▶ _OBIETTIVO A_
In quale località si tenne la dieta popolare del 9 maggio 1918 secondo il testo sull'irredentismo?
▶ _OBIETTIVO B_
Elenca, per favore, tutte le cifre che il testo sull'irredentismo riporta sui volontari trentini della Legione Trentina, ciascuna con il gruppo a cui si riferisce.
▶ _OBIETTIVO C_
Scrivi il seguito del testo sull'irredentismo, partendo subito dopo la sua ultima frase.

Gli irredentisti furono quindi alla testa della campagna interventista a favore dell'entrata dell'Italia nella prima guerra mondiale, mirante al conseguimento dei cosiddetti "confini naturali" della nazione, che comprendevano anche diverse centinaia di migliaia di cittadini di lingua italiana, maggioritari sia nella parte trentina del Tirolo a sud dello spartiacque alpino sia in diverse zone della Venezia Giulia. Nella parte tedescofona del Tirolo, le forze pangermaniche si opposero aggressivamente alle spinte irredentiste, e lanciarono ancora il 9 maggio 1918 alla dieta popolare tenutasi a Vipiteno da parte del Tiroler Volksbund, la richiesta di espulsione completa degli irredentisti dal Trentino[5].

L'ideale irredentista motivò l'arruolamento dei volontari provenienti dalla "terre irredente" nell'esercito italiano. I volontari giuliani e dalmati furono 2107, di cui 332 furono feriti e 302 caddero in combattimento o subirono la pena capitale inflitta dai tribunali militari austriaci[6]. I reparti asburgici costituiti da giuliani e dalmati furono generalmente inviati sul fronte orientale, anche perché veniva paventata la loro possibile simpatia verso il nemico italiano. Parimenti i sudditi dell'Impero, disertori arruolatisi nelle file del Regio esercito, vennero alle volte guardati con sospetto, in quanto possibili spie infiltrate. Per quanto riguarda i trentini, sono stati individuati 902 nomi di soldati provenienti da quella regione e arruolati come volontari nella Legione Trentina del Regio Esercito: 710 cittadini austriaci e 43 soggetti a obbligo di leva nel Regno d'Italia, mentre per 149 di essi non è stato possibile determinare con certezza la nazionalità[7].

▶ _VOCI ELENCATE_
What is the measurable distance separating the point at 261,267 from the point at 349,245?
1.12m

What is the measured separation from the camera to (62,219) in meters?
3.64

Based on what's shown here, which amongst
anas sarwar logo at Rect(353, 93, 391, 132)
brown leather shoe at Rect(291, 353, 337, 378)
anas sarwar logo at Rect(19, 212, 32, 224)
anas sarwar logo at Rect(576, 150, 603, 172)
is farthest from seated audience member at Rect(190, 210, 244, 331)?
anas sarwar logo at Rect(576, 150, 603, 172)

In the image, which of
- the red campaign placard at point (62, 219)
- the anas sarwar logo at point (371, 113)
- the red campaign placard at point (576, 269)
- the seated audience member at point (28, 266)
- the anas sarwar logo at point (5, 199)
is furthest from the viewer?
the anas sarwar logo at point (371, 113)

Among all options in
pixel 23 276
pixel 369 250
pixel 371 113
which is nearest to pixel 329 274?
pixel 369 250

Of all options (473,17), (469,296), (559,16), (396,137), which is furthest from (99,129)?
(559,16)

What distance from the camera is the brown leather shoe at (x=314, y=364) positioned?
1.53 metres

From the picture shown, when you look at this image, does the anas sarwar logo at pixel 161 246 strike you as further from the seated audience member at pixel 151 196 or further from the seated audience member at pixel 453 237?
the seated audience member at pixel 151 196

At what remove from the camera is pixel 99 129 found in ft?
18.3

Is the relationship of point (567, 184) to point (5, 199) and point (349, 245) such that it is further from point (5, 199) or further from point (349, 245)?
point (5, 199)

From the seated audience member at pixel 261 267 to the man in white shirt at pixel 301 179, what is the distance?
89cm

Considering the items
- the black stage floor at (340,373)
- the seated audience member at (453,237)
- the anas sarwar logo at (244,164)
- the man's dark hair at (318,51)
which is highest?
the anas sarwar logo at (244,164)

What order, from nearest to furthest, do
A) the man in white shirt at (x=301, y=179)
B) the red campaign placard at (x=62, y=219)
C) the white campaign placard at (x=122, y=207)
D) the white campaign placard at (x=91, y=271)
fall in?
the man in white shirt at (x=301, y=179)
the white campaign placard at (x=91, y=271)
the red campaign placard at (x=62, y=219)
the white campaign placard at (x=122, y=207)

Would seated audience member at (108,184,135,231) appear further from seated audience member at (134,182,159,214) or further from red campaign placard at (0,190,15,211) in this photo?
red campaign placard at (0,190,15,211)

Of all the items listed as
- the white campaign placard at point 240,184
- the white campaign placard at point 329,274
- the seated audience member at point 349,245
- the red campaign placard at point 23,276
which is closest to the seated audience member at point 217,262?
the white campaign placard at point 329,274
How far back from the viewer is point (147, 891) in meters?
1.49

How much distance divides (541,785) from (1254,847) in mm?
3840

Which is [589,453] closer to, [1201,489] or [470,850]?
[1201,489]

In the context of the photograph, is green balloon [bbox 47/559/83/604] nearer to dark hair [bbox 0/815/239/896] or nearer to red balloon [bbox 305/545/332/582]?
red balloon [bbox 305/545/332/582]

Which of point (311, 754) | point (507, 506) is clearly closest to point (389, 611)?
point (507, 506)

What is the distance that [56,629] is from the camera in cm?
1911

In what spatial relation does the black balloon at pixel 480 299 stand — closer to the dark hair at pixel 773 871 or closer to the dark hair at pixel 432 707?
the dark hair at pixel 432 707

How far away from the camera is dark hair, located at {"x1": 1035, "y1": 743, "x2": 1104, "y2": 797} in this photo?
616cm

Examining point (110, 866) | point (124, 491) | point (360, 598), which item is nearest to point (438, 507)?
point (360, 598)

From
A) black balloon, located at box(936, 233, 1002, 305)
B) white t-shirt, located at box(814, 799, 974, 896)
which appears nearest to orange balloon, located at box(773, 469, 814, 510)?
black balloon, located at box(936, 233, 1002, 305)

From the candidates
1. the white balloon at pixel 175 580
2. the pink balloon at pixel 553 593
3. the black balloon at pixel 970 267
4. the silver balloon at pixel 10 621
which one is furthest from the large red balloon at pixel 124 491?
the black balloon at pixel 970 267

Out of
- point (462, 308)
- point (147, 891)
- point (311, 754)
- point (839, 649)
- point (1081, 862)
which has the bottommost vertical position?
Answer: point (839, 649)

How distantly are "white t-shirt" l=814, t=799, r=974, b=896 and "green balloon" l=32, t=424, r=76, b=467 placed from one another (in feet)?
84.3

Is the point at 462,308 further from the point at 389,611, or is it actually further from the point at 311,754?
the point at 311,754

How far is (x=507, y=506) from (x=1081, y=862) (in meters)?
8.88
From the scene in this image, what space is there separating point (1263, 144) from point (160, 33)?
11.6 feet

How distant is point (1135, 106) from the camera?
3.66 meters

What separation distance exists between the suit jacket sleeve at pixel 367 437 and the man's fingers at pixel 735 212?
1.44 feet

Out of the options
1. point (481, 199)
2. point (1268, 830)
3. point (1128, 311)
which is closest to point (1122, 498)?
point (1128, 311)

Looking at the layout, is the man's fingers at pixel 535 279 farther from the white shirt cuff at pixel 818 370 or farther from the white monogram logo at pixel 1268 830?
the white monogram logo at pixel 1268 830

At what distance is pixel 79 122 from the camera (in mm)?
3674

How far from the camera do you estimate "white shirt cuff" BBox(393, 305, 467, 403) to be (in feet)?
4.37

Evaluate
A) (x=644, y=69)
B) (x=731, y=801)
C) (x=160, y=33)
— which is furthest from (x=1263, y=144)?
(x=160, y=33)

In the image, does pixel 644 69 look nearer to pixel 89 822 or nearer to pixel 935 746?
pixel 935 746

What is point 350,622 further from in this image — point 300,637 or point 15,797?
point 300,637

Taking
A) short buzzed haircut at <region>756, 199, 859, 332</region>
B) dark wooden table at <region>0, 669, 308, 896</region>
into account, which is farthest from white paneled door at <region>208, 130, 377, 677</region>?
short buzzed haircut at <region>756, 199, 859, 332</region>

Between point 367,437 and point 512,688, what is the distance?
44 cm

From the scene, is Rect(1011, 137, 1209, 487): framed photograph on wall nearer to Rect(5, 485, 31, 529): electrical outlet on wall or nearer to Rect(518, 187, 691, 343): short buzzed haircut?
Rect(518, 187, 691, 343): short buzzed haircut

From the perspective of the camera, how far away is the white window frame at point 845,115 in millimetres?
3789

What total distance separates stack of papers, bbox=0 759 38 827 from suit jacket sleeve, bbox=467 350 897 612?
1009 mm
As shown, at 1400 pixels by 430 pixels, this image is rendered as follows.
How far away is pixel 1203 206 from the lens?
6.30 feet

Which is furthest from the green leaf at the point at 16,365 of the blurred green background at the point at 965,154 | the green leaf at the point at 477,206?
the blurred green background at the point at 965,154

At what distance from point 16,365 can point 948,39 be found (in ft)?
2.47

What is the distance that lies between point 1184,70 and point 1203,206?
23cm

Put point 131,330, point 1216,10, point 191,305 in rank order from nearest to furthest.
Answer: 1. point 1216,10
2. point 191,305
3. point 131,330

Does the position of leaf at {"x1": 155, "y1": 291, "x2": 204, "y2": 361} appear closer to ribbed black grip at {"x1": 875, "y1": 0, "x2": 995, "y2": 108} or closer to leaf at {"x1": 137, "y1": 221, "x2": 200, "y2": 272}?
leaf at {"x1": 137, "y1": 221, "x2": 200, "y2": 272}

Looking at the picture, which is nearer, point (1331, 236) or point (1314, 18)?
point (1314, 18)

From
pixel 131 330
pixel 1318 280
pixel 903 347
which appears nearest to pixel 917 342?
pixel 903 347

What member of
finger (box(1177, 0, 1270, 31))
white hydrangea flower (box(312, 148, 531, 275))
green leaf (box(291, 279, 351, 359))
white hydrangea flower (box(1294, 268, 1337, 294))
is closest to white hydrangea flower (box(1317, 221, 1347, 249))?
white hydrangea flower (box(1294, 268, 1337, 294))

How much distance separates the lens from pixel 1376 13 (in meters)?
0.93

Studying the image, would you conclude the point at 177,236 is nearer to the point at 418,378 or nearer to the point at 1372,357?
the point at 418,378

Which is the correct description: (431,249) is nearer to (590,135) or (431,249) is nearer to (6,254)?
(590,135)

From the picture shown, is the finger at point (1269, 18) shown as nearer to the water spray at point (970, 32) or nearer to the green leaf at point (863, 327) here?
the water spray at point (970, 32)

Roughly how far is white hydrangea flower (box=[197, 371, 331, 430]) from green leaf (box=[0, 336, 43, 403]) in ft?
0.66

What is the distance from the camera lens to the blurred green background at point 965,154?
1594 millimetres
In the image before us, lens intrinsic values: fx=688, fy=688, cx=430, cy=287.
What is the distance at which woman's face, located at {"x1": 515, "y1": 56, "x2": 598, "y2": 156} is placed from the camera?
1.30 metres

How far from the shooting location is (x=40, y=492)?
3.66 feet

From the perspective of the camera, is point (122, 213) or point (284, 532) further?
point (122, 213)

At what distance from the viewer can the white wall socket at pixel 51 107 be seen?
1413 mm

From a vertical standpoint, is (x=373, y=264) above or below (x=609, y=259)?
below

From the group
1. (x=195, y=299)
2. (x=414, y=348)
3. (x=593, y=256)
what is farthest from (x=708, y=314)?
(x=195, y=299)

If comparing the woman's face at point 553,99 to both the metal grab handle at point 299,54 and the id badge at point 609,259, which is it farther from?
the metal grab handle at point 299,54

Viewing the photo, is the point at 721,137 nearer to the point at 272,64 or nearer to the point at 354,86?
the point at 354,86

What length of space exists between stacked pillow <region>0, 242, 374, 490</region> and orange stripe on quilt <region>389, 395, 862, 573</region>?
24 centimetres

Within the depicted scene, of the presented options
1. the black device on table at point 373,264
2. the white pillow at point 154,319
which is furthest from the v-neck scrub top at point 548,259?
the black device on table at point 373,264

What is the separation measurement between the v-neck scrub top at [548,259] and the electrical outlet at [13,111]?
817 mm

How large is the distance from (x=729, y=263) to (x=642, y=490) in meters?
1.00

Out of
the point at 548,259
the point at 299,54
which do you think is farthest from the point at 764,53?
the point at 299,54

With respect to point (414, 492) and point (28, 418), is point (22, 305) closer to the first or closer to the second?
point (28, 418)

▶ _RISPOSTA SCRITTA A_
A Vipiteno.

▶ _RISPOSTA SCRITTA B_
- 902: nomi di soldati trentini individuati come volontari nella Legione Trentina del Regio Esercito
- 710: cittadini austriaci
- 43: soggetti a obbligo di leva nel Regno d'Italia
- 149: volontari di cui non è stato possibile determinare con certezza la nazionalità

▶ _RISPOSTA SCRITTA C_
Grazie alla collaborazione fra Impero russo e Regno d'Italia, 4000 prigionieri trentini e delle province adriatiche vennero trasferiti in Italia[8]. L'opinione prevalente in Austria all'epoca asseriva che fossero tutti traditori e di sinceri sentimenti italiani, mentre successivi studi dimostrarono che non fu così. Molti di loro, pur di scampare alle terribili condizioni di prigionia, scelsero di definirsi italiani a prescindere dal loro vero sentimento personale di appartenenza nazionale: perfino dei convinti sostenitori dell'Austria si diedero per italiani, nonostante le autorità austriache reagissero con severe misure di polizia contro le famiglie dei sospetti di irredentismo o dei prigionieri degli alleati che si presumeva avessero disertato[9]. Quanto ai civili, le forze austro-ungariche provvidero alla deportazione - prevalentemente verso l'Austria e l'Ungheria - di tutti gli Italiani considerati pericolosi dalle autorità imperiali, nonché all'internamento per motivi di guerra di parte delle popolazioni delle retrovie del fronte.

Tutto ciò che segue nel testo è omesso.